Monthly Archives: January 2015

Goodbye, Mario Cuomo

Mario Cuomo at WAMC

Mario Cuomo died yesterday. In many ways, he’s already been forgotten, eclipsed by the tumultuous 20 years since he left office, and by the daily attention garnered by his son, current governor Andrew Cuomo. For me, though, Mario was the politician I’ve most admired in 50 years of paying attention to politics and government. My recurring pipe dream was sitting down with him for a one-to-one conversation on politics and societal obligation. Fortunately, I and others could get that by proxy by listening to his conversations with Alan Chartock on WAMC radio’s weekly “Capitol Connection”.

No governor before, and especially since, has ever spent so much time talking directly to his constituents, articulately defending his liberal, compassionate view of government’s role in society. He was also the only governor to appear on a regular call-in show, on WCBS radio. In today’s high stakes image contests and “Gotcha!” attacks, unscripted appearances can be politically fatal. Mario Cuomo obviously never worried about that.
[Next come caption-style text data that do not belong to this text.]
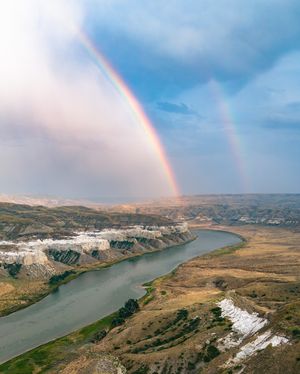 Image post by @andyaustinphoto on Instagram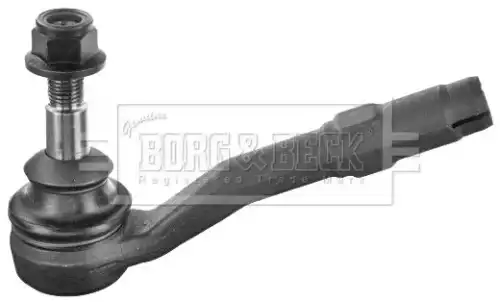 Рулевой наконечник BORG&BECK BTR5213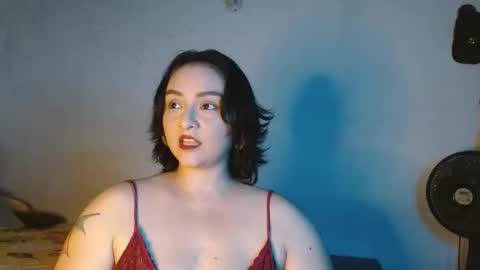 Kaory online show from December 11, 2024, 5:53 am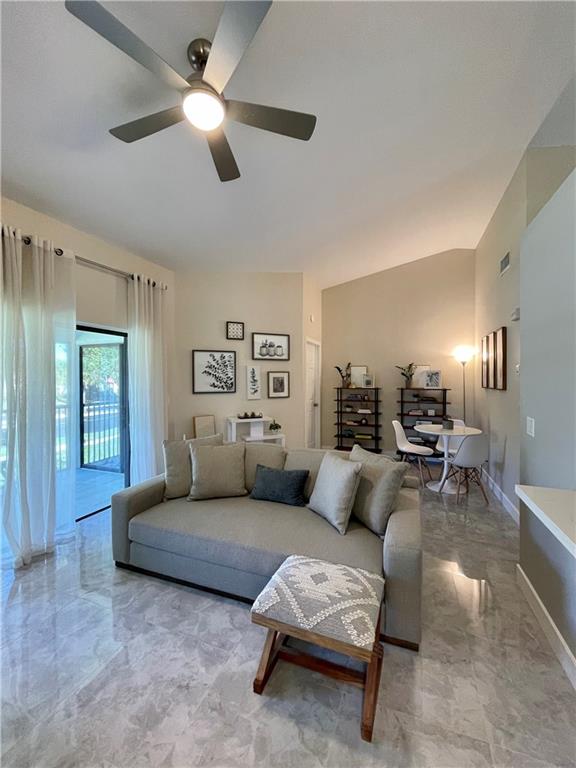 Independence Bay - Residential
As governor during New York’s problem-filled era of 1983-1994 (crack, AIDS, crime, homelessness) he dealt with a very difficult financial and political environment. He had many notable, but not well known, policy successes, but times were hard and choices were hard. His initiatives were often stymied, from both sides of the aisle, by New York’s famously fractious, corrupt, and self serving legislators.

I always saw Mario Cuomo as the smartest politician in the room. Whether you agreed with his position or not, he always made an intelligent, persuasive case for it. He cared about people, and never appeared to succumb to the temptation of personal power — a true public servant.

During his final campaign, for a fourth term in 1994, I was amazed at the opposition he engendered from those he was looking out for. I remember hearing him savaged by a variety of State University of New York (SUNY) faculty and staff for insufficient support of higher education. He lost re-election to George Pataki — in my opinion a bland political lightweight who ran his campaigns far better than his governorship. Pataki really did a number on the SUNY system, and I had periodic opportunities over his two terms to ask my SUNY friends if they weren’t now nostalgic about the Mario Cuomo era.

Cuomo’s major abdication of his service to the American public was refusing to let Bill Clinton appoint him to the Supreme Court. His compassion, intelligence, legal acumen, and eloquence would have made him one of the great justices in what has turned out to be a sadly doctrinaire and politicized institution. I can’t blame anyone for deciding not to run for President, but I was disappointed that he didn’t see the Court as his post-governorship civic duty.

The era of the liberal, passionate defender of government as society’s expression of its desires and principles is in decline these days. Certainly, Governor Andrew Cuomo is almost nothing like his father. Eventually, the pendulum will swing away from bought and paid for government to an institution attempting to implement broader, more inclusive societal goals — I hope.

In the meantime, I’ll miss you, Mario.